Thu, Jun 02, 2016 - Page 3 News List

Dog and cat meat diners should face fines: lawmaker

By Chen Yu-fu, Yu Chao-fu, Lee Li-fa and Jake Chung  /  Staff reporters, with staff writer

Democratic Progressive Party (DPP) Legislator Chiu Chih-wei (邱志偉) has proposed a draft amendment to the Animal Protection Act (動物保護法) to provide a legal basis to fine people who buy, sell or eat any product that contains dog or cat meat.

Chiu’s proposed amendment, if passed, would see violators fined between NT$50,000 and NT$250,000 (US$1,532.71 and US$7,663.54).

Citing the Kaohsiung City Autonomous Animal Protection Act (高雄市動物保護自治條例), which was passed last year and prohibits anyone from buying, selling or eating any product that contains dog or cat meat, Chiu said the initiative should be adopted nationwide to provide better animal protection.

The amendment would also prohibit animal owners from leading their animals by car or scooter or face a fine of between NT$15,000 and NT$75,000, Chiu said, adding that the amendment would require individuals who abandon their pets or use them for gambling or competitions to attend a mandatory course on animal protection.

DPP Legislator-at-large Frida Tsai (蔡培慧) also proposed a ban on animals being used in public performances, saying that if any organization or person wants to use an animal to interact with an audience, they must first submit a permit application.

Any organization or person that wants to use animals in public performances must accept an assessment prior to their activities, with an assessor reserving the right to revoke the permit if the assessment fails.

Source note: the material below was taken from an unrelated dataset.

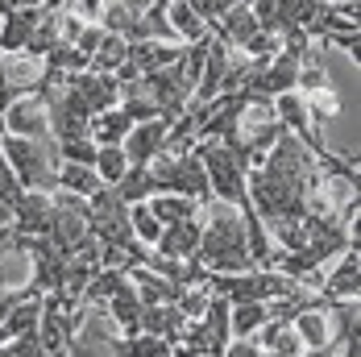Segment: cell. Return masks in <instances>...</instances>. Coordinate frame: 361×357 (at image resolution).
<instances>
[{"mask_svg":"<svg viewBox=\"0 0 361 357\" xmlns=\"http://www.w3.org/2000/svg\"><path fill=\"white\" fill-rule=\"evenodd\" d=\"M179 59H183V46H175V42H129V63L142 75L162 71V67H171Z\"/></svg>","mask_w":361,"mask_h":357,"instance_id":"17","label":"cell"},{"mask_svg":"<svg viewBox=\"0 0 361 357\" xmlns=\"http://www.w3.org/2000/svg\"><path fill=\"white\" fill-rule=\"evenodd\" d=\"M208 286H212V295L228 299V303H270V299L299 291L303 283H295L279 270H245V274H212Z\"/></svg>","mask_w":361,"mask_h":357,"instance_id":"5","label":"cell"},{"mask_svg":"<svg viewBox=\"0 0 361 357\" xmlns=\"http://www.w3.org/2000/svg\"><path fill=\"white\" fill-rule=\"evenodd\" d=\"M145 204H149V212L158 216V224H162V229L204 212V204H200V200H191V195H175V191H158V195H149Z\"/></svg>","mask_w":361,"mask_h":357,"instance_id":"19","label":"cell"},{"mask_svg":"<svg viewBox=\"0 0 361 357\" xmlns=\"http://www.w3.org/2000/svg\"><path fill=\"white\" fill-rule=\"evenodd\" d=\"M0 357H50L42 349V341H37V332L30 337H17V341H8V345H0Z\"/></svg>","mask_w":361,"mask_h":357,"instance_id":"34","label":"cell"},{"mask_svg":"<svg viewBox=\"0 0 361 357\" xmlns=\"http://www.w3.org/2000/svg\"><path fill=\"white\" fill-rule=\"evenodd\" d=\"M34 295H37L34 286H4L0 283V320H4L17 303H25V299H34Z\"/></svg>","mask_w":361,"mask_h":357,"instance_id":"35","label":"cell"},{"mask_svg":"<svg viewBox=\"0 0 361 357\" xmlns=\"http://www.w3.org/2000/svg\"><path fill=\"white\" fill-rule=\"evenodd\" d=\"M116 191H121V200L125 204H145L149 195H154V175H149V167H129L121 183H112Z\"/></svg>","mask_w":361,"mask_h":357,"instance_id":"27","label":"cell"},{"mask_svg":"<svg viewBox=\"0 0 361 357\" xmlns=\"http://www.w3.org/2000/svg\"><path fill=\"white\" fill-rule=\"evenodd\" d=\"M104 183L96 175V167H79V162H59V191H71L79 200H87L92 191H100Z\"/></svg>","mask_w":361,"mask_h":357,"instance_id":"25","label":"cell"},{"mask_svg":"<svg viewBox=\"0 0 361 357\" xmlns=\"http://www.w3.org/2000/svg\"><path fill=\"white\" fill-rule=\"evenodd\" d=\"M4 133H13V138H34V142H46L50 138V121H46V100L37 96V92H25V96H17L13 104L4 108Z\"/></svg>","mask_w":361,"mask_h":357,"instance_id":"6","label":"cell"},{"mask_svg":"<svg viewBox=\"0 0 361 357\" xmlns=\"http://www.w3.org/2000/svg\"><path fill=\"white\" fill-rule=\"evenodd\" d=\"M290 328H295L303 353H307V349H324V345H336V341H341L336 328H332V312H328L324 303H320V308H303V312H295V316H290Z\"/></svg>","mask_w":361,"mask_h":357,"instance_id":"11","label":"cell"},{"mask_svg":"<svg viewBox=\"0 0 361 357\" xmlns=\"http://www.w3.org/2000/svg\"><path fill=\"white\" fill-rule=\"evenodd\" d=\"M129 283L137 291V299H142V308H166V303H175L179 299V283H171V279H162V274H154L149 266H133L129 270Z\"/></svg>","mask_w":361,"mask_h":357,"instance_id":"16","label":"cell"},{"mask_svg":"<svg viewBox=\"0 0 361 357\" xmlns=\"http://www.w3.org/2000/svg\"><path fill=\"white\" fill-rule=\"evenodd\" d=\"M129 171V158H125V150L121 145H100V154H96V175L100 183H121V175Z\"/></svg>","mask_w":361,"mask_h":357,"instance_id":"29","label":"cell"},{"mask_svg":"<svg viewBox=\"0 0 361 357\" xmlns=\"http://www.w3.org/2000/svg\"><path fill=\"white\" fill-rule=\"evenodd\" d=\"M262 34L257 30V21H253V8H250V0H237L224 17H220L216 25H212V37H220V42H228V46H237L241 54L250 50V42Z\"/></svg>","mask_w":361,"mask_h":357,"instance_id":"13","label":"cell"},{"mask_svg":"<svg viewBox=\"0 0 361 357\" xmlns=\"http://www.w3.org/2000/svg\"><path fill=\"white\" fill-rule=\"evenodd\" d=\"M8 224H13V212H8V208L0 204V229H8Z\"/></svg>","mask_w":361,"mask_h":357,"instance_id":"37","label":"cell"},{"mask_svg":"<svg viewBox=\"0 0 361 357\" xmlns=\"http://www.w3.org/2000/svg\"><path fill=\"white\" fill-rule=\"evenodd\" d=\"M191 262H200L208 274H245V270H257L250 258V246H245L241 212L233 204H220V200L204 204V233H200V250H195Z\"/></svg>","mask_w":361,"mask_h":357,"instance_id":"2","label":"cell"},{"mask_svg":"<svg viewBox=\"0 0 361 357\" xmlns=\"http://www.w3.org/2000/svg\"><path fill=\"white\" fill-rule=\"evenodd\" d=\"M0 150H4L13 175L21 178L25 191H59V150H54V138L34 142V138L4 133Z\"/></svg>","mask_w":361,"mask_h":357,"instance_id":"3","label":"cell"},{"mask_svg":"<svg viewBox=\"0 0 361 357\" xmlns=\"http://www.w3.org/2000/svg\"><path fill=\"white\" fill-rule=\"evenodd\" d=\"M166 129H171V121H166V116H154V121H137V125L129 129V138L121 142L125 158H129V167H149V162H154V158L162 154Z\"/></svg>","mask_w":361,"mask_h":357,"instance_id":"9","label":"cell"},{"mask_svg":"<svg viewBox=\"0 0 361 357\" xmlns=\"http://www.w3.org/2000/svg\"><path fill=\"white\" fill-rule=\"evenodd\" d=\"M54 150H59V162H79V167H96V154H100L92 138H67V142H54Z\"/></svg>","mask_w":361,"mask_h":357,"instance_id":"31","label":"cell"},{"mask_svg":"<svg viewBox=\"0 0 361 357\" xmlns=\"http://www.w3.org/2000/svg\"><path fill=\"white\" fill-rule=\"evenodd\" d=\"M37 320H42V295L25 299V303H17V308L0 320V345H8V341H17V337L37 332Z\"/></svg>","mask_w":361,"mask_h":357,"instance_id":"20","label":"cell"},{"mask_svg":"<svg viewBox=\"0 0 361 357\" xmlns=\"http://www.w3.org/2000/svg\"><path fill=\"white\" fill-rule=\"evenodd\" d=\"M104 316L112 320V328H116L121 337H137V332H142V299H137V291L129 283V274H125L121 291L104 303Z\"/></svg>","mask_w":361,"mask_h":357,"instance_id":"14","label":"cell"},{"mask_svg":"<svg viewBox=\"0 0 361 357\" xmlns=\"http://www.w3.org/2000/svg\"><path fill=\"white\" fill-rule=\"evenodd\" d=\"M195 158L204 162V175H208V187H212V200H220V204H233L237 212H253L250 187H245V171L233 162V154H228L216 138L195 142Z\"/></svg>","mask_w":361,"mask_h":357,"instance_id":"4","label":"cell"},{"mask_svg":"<svg viewBox=\"0 0 361 357\" xmlns=\"http://www.w3.org/2000/svg\"><path fill=\"white\" fill-rule=\"evenodd\" d=\"M37 21H42V4L37 8H13V13H4L0 17V50L4 54H21L30 46V37H34Z\"/></svg>","mask_w":361,"mask_h":357,"instance_id":"15","label":"cell"},{"mask_svg":"<svg viewBox=\"0 0 361 357\" xmlns=\"http://www.w3.org/2000/svg\"><path fill=\"white\" fill-rule=\"evenodd\" d=\"M324 175V167L290 138L287 129L279 133V142L266 150L262 167L245 175L250 187V204L262 220L270 216H307L312 212V191Z\"/></svg>","mask_w":361,"mask_h":357,"instance_id":"1","label":"cell"},{"mask_svg":"<svg viewBox=\"0 0 361 357\" xmlns=\"http://www.w3.org/2000/svg\"><path fill=\"white\" fill-rule=\"evenodd\" d=\"M8 253H17V233H13V224L8 229H0V266H4V258Z\"/></svg>","mask_w":361,"mask_h":357,"instance_id":"36","label":"cell"},{"mask_svg":"<svg viewBox=\"0 0 361 357\" xmlns=\"http://www.w3.org/2000/svg\"><path fill=\"white\" fill-rule=\"evenodd\" d=\"M303 104H307V112H312V121H332V116H341V96H336V87L332 83H324V87H316V92H307L303 96Z\"/></svg>","mask_w":361,"mask_h":357,"instance_id":"30","label":"cell"},{"mask_svg":"<svg viewBox=\"0 0 361 357\" xmlns=\"http://www.w3.org/2000/svg\"><path fill=\"white\" fill-rule=\"evenodd\" d=\"M266 320H270V303H233L228 308V332H233V341L257 337V328Z\"/></svg>","mask_w":361,"mask_h":357,"instance_id":"23","label":"cell"},{"mask_svg":"<svg viewBox=\"0 0 361 357\" xmlns=\"http://www.w3.org/2000/svg\"><path fill=\"white\" fill-rule=\"evenodd\" d=\"M129 229L142 246H158V237H162V224L149 212V204H129Z\"/></svg>","mask_w":361,"mask_h":357,"instance_id":"28","label":"cell"},{"mask_svg":"<svg viewBox=\"0 0 361 357\" xmlns=\"http://www.w3.org/2000/svg\"><path fill=\"white\" fill-rule=\"evenodd\" d=\"M166 21H171V30H175V37H179L183 46H195V42H208L212 37V30H208V21L204 17H195L187 4H166Z\"/></svg>","mask_w":361,"mask_h":357,"instance_id":"22","label":"cell"},{"mask_svg":"<svg viewBox=\"0 0 361 357\" xmlns=\"http://www.w3.org/2000/svg\"><path fill=\"white\" fill-rule=\"evenodd\" d=\"M0 142H4V121H0Z\"/></svg>","mask_w":361,"mask_h":357,"instance_id":"38","label":"cell"},{"mask_svg":"<svg viewBox=\"0 0 361 357\" xmlns=\"http://www.w3.org/2000/svg\"><path fill=\"white\" fill-rule=\"evenodd\" d=\"M175 4H187V8H191L195 17H204V21H208V30H212V25H216V21L233 8V4H237V0H175Z\"/></svg>","mask_w":361,"mask_h":357,"instance_id":"33","label":"cell"},{"mask_svg":"<svg viewBox=\"0 0 361 357\" xmlns=\"http://www.w3.org/2000/svg\"><path fill=\"white\" fill-rule=\"evenodd\" d=\"M125 63H129V42H125L121 34H104V42L96 46V54H92V63H87V71L116 75Z\"/></svg>","mask_w":361,"mask_h":357,"instance_id":"24","label":"cell"},{"mask_svg":"<svg viewBox=\"0 0 361 357\" xmlns=\"http://www.w3.org/2000/svg\"><path fill=\"white\" fill-rule=\"evenodd\" d=\"M200 233H204V212L191 216V220H179V224H166L154 250L162 258H175V262H191L200 250Z\"/></svg>","mask_w":361,"mask_h":357,"instance_id":"12","label":"cell"},{"mask_svg":"<svg viewBox=\"0 0 361 357\" xmlns=\"http://www.w3.org/2000/svg\"><path fill=\"white\" fill-rule=\"evenodd\" d=\"M121 108L133 116V125H137V121H154V116H158L154 96H149V87H145V75H142V79H133V83H121Z\"/></svg>","mask_w":361,"mask_h":357,"instance_id":"26","label":"cell"},{"mask_svg":"<svg viewBox=\"0 0 361 357\" xmlns=\"http://www.w3.org/2000/svg\"><path fill=\"white\" fill-rule=\"evenodd\" d=\"M50 216H54V191H25L13 204V229L21 237H46Z\"/></svg>","mask_w":361,"mask_h":357,"instance_id":"10","label":"cell"},{"mask_svg":"<svg viewBox=\"0 0 361 357\" xmlns=\"http://www.w3.org/2000/svg\"><path fill=\"white\" fill-rule=\"evenodd\" d=\"M129 129H133V116L125 112V108L116 104L109 112H96L92 121H87V138L96 145H121L129 138Z\"/></svg>","mask_w":361,"mask_h":357,"instance_id":"18","label":"cell"},{"mask_svg":"<svg viewBox=\"0 0 361 357\" xmlns=\"http://www.w3.org/2000/svg\"><path fill=\"white\" fill-rule=\"evenodd\" d=\"M25 195V187H21V178L13 175V167H8V158H4V150H0V204L13 212V204Z\"/></svg>","mask_w":361,"mask_h":357,"instance_id":"32","label":"cell"},{"mask_svg":"<svg viewBox=\"0 0 361 357\" xmlns=\"http://www.w3.org/2000/svg\"><path fill=\"white\" fill-rule=\"evenodd\" d=\"M341 262H336V270L328 274V279H320V299L324 303H349V299H357L361 295V250L353 246V250L336 253Z\"/></svg>","mask_w":361,"mask_h":357,"instance_id":"7","label":"cell"},{"mask_svg":"<svg viewBox=\"0 0 361 357\" xmlns=\"http://www.w3.org/2000/svg\"><path fill=\"white\" fill-rule=\"evenodd\" d=\"M183 324H187V316H183L175 303H166V308H142V332H149V337H162V341H179Z\"/></svg>","mask_w":361,"mask_h":357,"instance_id":"21","label":"cell"},{"mask_svg":"<svg viewBox=\"0 0 361 357\" xmlns=\"http://www.w3.org/2000/svg\"><path fill=\"white\" fill-rule=\"evenodd\" d=\"M63 83H67L75 96L87 104V112H92V116H96V112H109V108L121 104V83H116V75L79 71V75H67Z\"/></svg>","mask_w":361,"mask_h":357,"instance_id":"8","label":"cell"}]
</instances>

If the amendment passes, violators would be fined between NT$100,000 and NT$3 million, Tsai said.

Many animals that are used in public performances are treated inhumanely, Tsai said, citing how dolphins, a key part of marine performances, are often kept in unsatisfactory environments.

Liao Chun-pin (廖俊斌), chief executive officer of Yehliu Ocean World in New Taipei City, said that while he had no opinion on the proposed amendments, the government should include academics and industry experts in their discussions instead of demonizing establishment owners.

Liao said that Yehliu Ocean World is not a circus, but rather an organization that raises and cares for dolphins and sea lions, adding that he would welcome anyone who wanted to visit Ocean World to see how the organization cares for its animals.

The amendments could put some establishments out of business, Liao said, adding that without any income, the establishments would be unable to afford staff or other expenses related to animal care.

Meanwhile, the National Museum of Marine Biology and Aquarium in Pingtung County said it does not use animals in “performances,” as it sees itself as a museum for conserving marine life.

However, it said that people can still observe the museum’s animals and listen to guides when the animals are fed.